Da Folha de S.Paulo – Natuza Nery
A decisão de não participar do anúncio do corte nas despesas do governo nesta sexta-feira (22) despertou em integrantes do governo o receio de que o ministro Joaquim Levy termine por jogar a toalha e deixe a Fazenda.
Na versão oficial, uma gripe tirou Levy do evento mais importante desde que tomou posse na Esplanada.
Na extra-oficial, ele quis marcar posição sobre suas divergências em relação ao tom do ajuste e do cenário fiscal, que ele reputa como bem mais “sombrio” do que aquele que foi apresentado pelo governo Dilma.
Sua ausência evidenciou a insatisfação do ministro e alimentou rumores de uma eventual despedida. Tanto que, na sexta, ao deixar o ministério, fez questão de dar uma mensagem aos jornalistas: “volto novo na segunda”. Foi um recado desenhado especialmente para desmobilizar insinuações de demissão.
No Planalto, uma possível saída do chefe da equipe econômica, sobretudo no atual cenário de dificuldade financeira e política, é vista como desastrosa. Mas ministros de Dilma reconhecem que as perspectivas não são boas.
Alguns auxiliares presidenciais relataram as razões da insatisfação de Levy.
Em relação ao corte no Orçamento, ele defendia que os parâmetros do contingenciamento fossem mais duros, assim como a mensagem geral sobre a situação da economia.

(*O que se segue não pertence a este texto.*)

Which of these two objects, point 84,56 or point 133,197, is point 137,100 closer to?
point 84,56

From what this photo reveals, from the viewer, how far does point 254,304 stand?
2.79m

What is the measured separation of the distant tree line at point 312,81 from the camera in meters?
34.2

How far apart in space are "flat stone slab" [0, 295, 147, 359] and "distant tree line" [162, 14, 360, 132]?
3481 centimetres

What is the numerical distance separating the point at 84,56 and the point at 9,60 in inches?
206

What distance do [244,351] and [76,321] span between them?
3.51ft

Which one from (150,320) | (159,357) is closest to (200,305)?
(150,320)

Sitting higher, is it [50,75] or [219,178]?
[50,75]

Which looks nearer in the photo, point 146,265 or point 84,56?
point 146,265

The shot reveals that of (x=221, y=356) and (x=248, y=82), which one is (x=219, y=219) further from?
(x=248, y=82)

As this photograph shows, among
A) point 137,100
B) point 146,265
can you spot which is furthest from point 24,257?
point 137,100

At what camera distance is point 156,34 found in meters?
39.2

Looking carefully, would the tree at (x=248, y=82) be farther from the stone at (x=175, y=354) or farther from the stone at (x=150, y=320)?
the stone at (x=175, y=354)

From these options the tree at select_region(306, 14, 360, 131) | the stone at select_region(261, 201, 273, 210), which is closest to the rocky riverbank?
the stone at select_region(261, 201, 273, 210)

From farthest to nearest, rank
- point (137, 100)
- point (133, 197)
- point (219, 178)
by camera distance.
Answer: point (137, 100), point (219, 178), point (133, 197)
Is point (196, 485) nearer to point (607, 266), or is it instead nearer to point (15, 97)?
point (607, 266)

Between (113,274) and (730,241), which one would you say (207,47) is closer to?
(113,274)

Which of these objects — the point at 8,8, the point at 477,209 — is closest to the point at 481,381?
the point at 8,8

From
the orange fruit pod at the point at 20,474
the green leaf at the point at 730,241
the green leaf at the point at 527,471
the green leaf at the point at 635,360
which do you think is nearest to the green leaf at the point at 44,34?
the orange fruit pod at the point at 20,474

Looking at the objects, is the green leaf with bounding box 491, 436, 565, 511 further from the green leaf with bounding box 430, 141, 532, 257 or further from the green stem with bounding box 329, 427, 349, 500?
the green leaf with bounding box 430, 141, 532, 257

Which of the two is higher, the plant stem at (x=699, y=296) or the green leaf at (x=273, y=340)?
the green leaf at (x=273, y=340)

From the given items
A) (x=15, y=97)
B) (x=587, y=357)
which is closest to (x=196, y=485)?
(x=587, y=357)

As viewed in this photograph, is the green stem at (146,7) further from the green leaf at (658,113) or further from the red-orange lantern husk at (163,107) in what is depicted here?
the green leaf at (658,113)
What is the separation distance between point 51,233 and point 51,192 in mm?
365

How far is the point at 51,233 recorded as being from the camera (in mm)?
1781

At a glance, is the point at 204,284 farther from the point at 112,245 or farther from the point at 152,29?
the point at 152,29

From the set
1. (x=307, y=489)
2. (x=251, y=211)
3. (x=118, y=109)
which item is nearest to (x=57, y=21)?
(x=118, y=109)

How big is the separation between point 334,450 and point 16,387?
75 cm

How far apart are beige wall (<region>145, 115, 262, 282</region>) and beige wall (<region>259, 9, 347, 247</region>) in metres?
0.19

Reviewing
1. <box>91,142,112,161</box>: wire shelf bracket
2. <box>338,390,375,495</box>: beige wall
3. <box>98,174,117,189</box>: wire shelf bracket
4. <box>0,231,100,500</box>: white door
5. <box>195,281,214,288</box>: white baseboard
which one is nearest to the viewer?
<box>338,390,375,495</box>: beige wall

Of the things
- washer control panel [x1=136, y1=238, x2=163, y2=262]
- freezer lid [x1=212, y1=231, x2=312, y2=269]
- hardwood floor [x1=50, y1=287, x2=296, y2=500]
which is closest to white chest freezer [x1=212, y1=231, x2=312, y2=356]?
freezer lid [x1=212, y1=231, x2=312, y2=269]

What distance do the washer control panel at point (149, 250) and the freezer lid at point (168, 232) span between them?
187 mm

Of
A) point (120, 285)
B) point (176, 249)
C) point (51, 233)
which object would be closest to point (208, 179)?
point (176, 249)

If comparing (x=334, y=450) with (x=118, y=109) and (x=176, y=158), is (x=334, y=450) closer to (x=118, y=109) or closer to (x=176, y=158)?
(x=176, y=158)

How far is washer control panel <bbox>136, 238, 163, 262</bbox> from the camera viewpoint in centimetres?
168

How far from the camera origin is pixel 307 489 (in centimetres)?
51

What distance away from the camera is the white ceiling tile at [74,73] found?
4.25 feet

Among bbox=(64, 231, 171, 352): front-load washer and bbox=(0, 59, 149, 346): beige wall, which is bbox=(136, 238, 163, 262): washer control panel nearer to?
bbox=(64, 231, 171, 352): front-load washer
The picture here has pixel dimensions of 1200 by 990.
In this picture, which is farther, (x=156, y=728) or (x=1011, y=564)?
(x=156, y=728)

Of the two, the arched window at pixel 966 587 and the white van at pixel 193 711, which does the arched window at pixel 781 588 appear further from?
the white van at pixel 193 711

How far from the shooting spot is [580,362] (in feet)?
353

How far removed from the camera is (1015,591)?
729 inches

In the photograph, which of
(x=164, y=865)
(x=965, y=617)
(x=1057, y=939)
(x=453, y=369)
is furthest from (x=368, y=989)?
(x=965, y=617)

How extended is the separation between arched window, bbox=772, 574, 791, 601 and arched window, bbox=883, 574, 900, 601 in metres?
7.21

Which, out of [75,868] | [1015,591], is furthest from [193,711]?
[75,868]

Ele, por exemplo, já havia mencionado em reuniões internas que a estimativa de receita para este ano, de R$ 1,158 trilhão, está superestimada, mas esse foi o número adotado como oficial.
O ministro chegou ao governo divulgando que adotaria o chamado “realismo fiscal” para retomar a credibilidade com o mercado –reavaliações constantes de números oficiais enfraquecem esse objetivo.
A preocupação também recai sobre as medidas do ajuste em tramitação no Congresso. Com o governo fraco para fazer valer sua versão nos textos das medidas, deputados e senadores andam aprovando emendas que desvirtuam o sentido inicial dos projetos: fechar os dutos por onde saem recursos públicos.
Na semana passada, o ministério chegou a sugerir que o Planalto abandonasse a MP 664, medida que impõe regras mais duras para concessão de benefícios como pensão por morte e auxílio-doença, em nome da manutenção do chamado fator previdenciário nos moldes atuais.
A Câmara mexeu nas regras do fator previdenciário à revelia da área econômica. Com as mudanças no mecanismo, o regime de previdência em menos de uma década ficaria insustentável.
A regra aprovada pelos deputados, chamada de fórmula 85/95, permite a aposentadoria integral, sem o corte do fator previdenciário, sempre que a soma da idade com o tempo de contribuição do segurado der 85, para mulheres, ou 95, para homens.
Na semana passada, Levy passou por outra frustração. Pediu que a medida provisória que aumentou de 15% para 20% a taxação dos bancos via CSLL (Contribuição Social sobre Lucro Líquido) fosse editada um pouco mais para frente. Queria ter mais tempo para dialogar com o setor financeiro e evitar uma taxação surpresa.
Mas a presidente Dilma e o ministro Alozio Mercadante (Casa Civil) foram contra. A MP foi publicada no “Diário Oficial” de sexta, dia do anúncio do corte.